> What you should do
Every line below from the one containing "New Zealand, site" to the final line must be reproduced exactly, and no other line may appear in the answer.

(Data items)
+++
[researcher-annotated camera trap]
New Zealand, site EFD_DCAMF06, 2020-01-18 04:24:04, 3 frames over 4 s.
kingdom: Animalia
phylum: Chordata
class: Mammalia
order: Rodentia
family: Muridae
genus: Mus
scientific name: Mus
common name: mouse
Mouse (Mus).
+++
> Exercise answer
New Zealand, site EFD_DCAMF06, 2020-01-18 04:24:04, 3 frames over 4 s.
kingdom: Animalia
phylum: Chordata
class: Mammalia
order: Rodentia
family: Muridae
genus: Mus
scientific name: Mus
common name: mouse
Mouse (Mus).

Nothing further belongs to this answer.